Back when asbestos lawsuits were just starting in the 1970s, attorney Jim Walker said it was "an uphill chug." Lawyers for workers got together and learned.
"We shared these documents. We started having our own seminars, the defense lawyers were all having their own seminars throughout this time. We gained in our knowledge of medicine and disease and so forth, and the tide just slowly turned in our favor," said Walker.
It's getting harder for that kind of process to happen.
Ericka Wills said a 2018 Supreme Court ruling decided that filing a class action lawsuit is no longer considered collective action under the National Labor Relations Act. The decision allows businesses to impose mandatory arbitration agreements as a condition of employment. Wills said 60 million workers in the U.S. are now under those agreements. That means they have signed away 6th Amendment rights to sue for workplace exposure. Wills said instead of having a collective body of knowledge established publicly in the courts, cases now happen one by one by one in secret, and worker attorneys like Jim Walker have to go it alone.

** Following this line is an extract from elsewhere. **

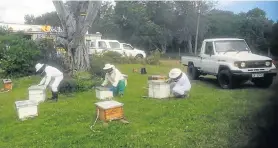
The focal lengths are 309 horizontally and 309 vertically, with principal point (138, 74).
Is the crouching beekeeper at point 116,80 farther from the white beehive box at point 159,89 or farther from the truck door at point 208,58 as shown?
the truck door at point 208,58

"There's no court record. It's not public record what happens in those arbitrations. There's no case law for that either," said Wills.
By abandoning government research and the ability to set new safety standards on workplace exposures, Wills said, there are far fewer checks on the profit motives that can lead companies and business executives to do things like hide the dangers of asbestos to workers
"Which lives are we considering disposable? Just like those little paper masks that were given, that didn't do any good, that you could just throw away, what kind of lives are we willing to throw away and why? Who profits from it?" said Wills.
And she said illness and injury from workplace exposures affect not only the lives of specific workers. The loss of family relationships and family income through worker death and disease lasts generations, as it has in her family.